An important aspect of the TRM is its ability to focus beyond the diffraction limit by reversing waves originating from a subwavelength-sized source containing evanescent components15. This suggests promising applications in various fields such as telecommunications16, imaging17,18, and lithography19. In practice, to realise a time-reversal system of waves from a subwavelength source, one also needs to generate a time-reversed replication of the source, such as a subwavelength sink20, which limits the application potential.

However, recently it was shown that this practical barrier can be overcome by utilising an inhomogeneous environment16. The theoretical analysis states that the time-reversed electromagnetic field from a subwavelength dipole source in an inhomogeneous medium is proportional to the imaginary part of the dyadic Green’s function of the system21 which reflects the spatial distribution of the electromagnetic properties of the surrounding medium22,23. After first being realised in the microwave domain16, there have been attempts to demonstrate this concept in the optical domain. However, although a theoretical study showed promising results24, it has still not been realised due to the challenging experimental scheme that is required.

Here, we experimentally demonstrate the time-reversal of a subwavelength optical focus containing near-field information, with far-field optical phase conjugation. A monochromatic optical field from a subwavelength light source was scattered by random nanoparticles, which effectively converted the evanescent near-field components of the incident wave to propagating far-field components of the scattered wave. By modulating the wavefront of the scattered field using a spatial light modulator (SLM), the scattered far-field was coupled into a single-mode optical reflector, which generates a phase-conjugated beam by utilising its ‘single-mode nature’12. Due to the reci time-reversal propertie of the multiple light scattering, the phase conjugated beam is refocused into the source position with a subwavelength scale. To the best of our knowledge, this is the first direct experimental realisation of generating a subwavelength focus by exploiting the time-reversal nature of waves in the optical domain. This time-reversal approach of delivering subwavelength optical information will open new avenues in various optical fields such as telecommunication, imaging and lithography.

Results and Discussion

The idea is schematically illustrated in Fig. 1. When a monochromatic light from a subwavelength source is directed onto a conventional mirror, it generates a diverging wavefront following the laws of reflection [Fig. 1(a)]. When the light from the source is reflected by a PCM, the light retraces its propagation path and focuses on the source position. However, the size of this phase conjugated focus is larger than the original subwavelength focus since the spatial frequency components of the wave beyond the Abbe’s diffraction limit decay exponentially upon propagation [Fig. 1(b)]. By placing an inhomogeneous medium, where the spatial variation of the dielectric property of the medium is smaller than the size of the diffraction limit, at a proximity of the light source, PCM can reverse the subwavelength focus [Fig. 1(c)] by exploiting multiple light scatterings; high spatial frequency components of the wave is scattered by the inhomogeneous medium and converted into the propagating far-field components of the wave. Thus, when the scattered wave is phase conjugated at the far-field region, the light retraces its scattering process and regenerates the subwavelength focus.

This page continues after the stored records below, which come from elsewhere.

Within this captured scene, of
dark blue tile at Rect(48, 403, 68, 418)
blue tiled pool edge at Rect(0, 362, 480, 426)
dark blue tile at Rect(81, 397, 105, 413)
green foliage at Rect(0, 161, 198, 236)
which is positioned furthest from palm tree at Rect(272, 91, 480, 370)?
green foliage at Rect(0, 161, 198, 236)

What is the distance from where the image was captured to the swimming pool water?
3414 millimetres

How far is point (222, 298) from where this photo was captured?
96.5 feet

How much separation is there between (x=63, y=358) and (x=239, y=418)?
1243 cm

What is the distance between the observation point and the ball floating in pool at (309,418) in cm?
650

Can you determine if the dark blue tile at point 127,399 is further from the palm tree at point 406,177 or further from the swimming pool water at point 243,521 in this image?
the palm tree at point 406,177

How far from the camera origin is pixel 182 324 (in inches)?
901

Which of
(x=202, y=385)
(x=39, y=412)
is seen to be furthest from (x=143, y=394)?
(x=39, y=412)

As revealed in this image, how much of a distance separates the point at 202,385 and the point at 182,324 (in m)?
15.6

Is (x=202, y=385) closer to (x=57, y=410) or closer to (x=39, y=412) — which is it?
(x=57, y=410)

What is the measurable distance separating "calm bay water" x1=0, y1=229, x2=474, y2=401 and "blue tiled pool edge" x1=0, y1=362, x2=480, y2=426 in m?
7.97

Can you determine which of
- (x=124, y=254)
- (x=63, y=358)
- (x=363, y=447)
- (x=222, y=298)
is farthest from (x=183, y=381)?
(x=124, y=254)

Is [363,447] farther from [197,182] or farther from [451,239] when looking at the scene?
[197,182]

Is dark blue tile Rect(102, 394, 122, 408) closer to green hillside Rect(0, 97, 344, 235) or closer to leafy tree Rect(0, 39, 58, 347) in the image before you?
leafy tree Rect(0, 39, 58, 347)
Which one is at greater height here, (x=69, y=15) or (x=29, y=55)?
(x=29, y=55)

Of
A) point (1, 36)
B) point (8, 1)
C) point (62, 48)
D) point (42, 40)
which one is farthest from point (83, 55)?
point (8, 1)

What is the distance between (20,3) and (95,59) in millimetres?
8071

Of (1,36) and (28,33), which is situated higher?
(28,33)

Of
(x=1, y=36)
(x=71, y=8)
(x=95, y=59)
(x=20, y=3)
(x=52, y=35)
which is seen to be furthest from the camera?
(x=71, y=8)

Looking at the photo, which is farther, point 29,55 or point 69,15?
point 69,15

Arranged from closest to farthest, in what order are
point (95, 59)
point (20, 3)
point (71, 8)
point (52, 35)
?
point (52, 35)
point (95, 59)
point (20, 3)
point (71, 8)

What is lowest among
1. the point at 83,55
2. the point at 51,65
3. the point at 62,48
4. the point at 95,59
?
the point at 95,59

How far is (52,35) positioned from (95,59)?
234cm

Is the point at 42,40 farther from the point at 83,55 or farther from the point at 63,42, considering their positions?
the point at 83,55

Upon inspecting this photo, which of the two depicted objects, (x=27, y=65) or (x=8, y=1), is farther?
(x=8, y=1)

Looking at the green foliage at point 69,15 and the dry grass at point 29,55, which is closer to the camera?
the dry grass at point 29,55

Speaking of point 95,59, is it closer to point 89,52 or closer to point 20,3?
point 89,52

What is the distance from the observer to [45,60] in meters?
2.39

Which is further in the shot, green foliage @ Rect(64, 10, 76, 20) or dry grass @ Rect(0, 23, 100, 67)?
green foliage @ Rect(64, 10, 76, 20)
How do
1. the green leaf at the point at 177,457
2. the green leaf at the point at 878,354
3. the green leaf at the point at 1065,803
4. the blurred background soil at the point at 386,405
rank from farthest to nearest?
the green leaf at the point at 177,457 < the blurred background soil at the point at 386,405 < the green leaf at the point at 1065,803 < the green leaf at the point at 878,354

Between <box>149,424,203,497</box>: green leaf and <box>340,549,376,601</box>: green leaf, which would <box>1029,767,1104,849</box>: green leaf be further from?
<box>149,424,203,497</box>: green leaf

Figure 1: Schematic diagram of reversing a sub-wavelength light source.
figure 1

(a) Conventional mirror. (b) Phase-conjugation mirror. (c) Phase-conjugation mirror with random nanoparticles.

To time-reverse the monochromatic optical wave, we employed a digital optical phase conjugation system, which couples the optical field into a single-mode optical reflector. The wavefront of a scattered field from a disordered medium consisting of random nanoparticles is modulated by a phase-only SLM to couple the optical field into the single-mode reflector consisting of a sub-diffraction limit sized pinhole. We utilise the fact that two counter-propagating monochromatic waves in a single-mode system are in phase-conjugated states where the shapes of the wavefronts into and from the single-mode pinhole are identical. Thus, a time-reversed wave is realised by coupling an optical field into a single-mode pinhole and simply reversing the propagation direction of the optical field at the pinhole12.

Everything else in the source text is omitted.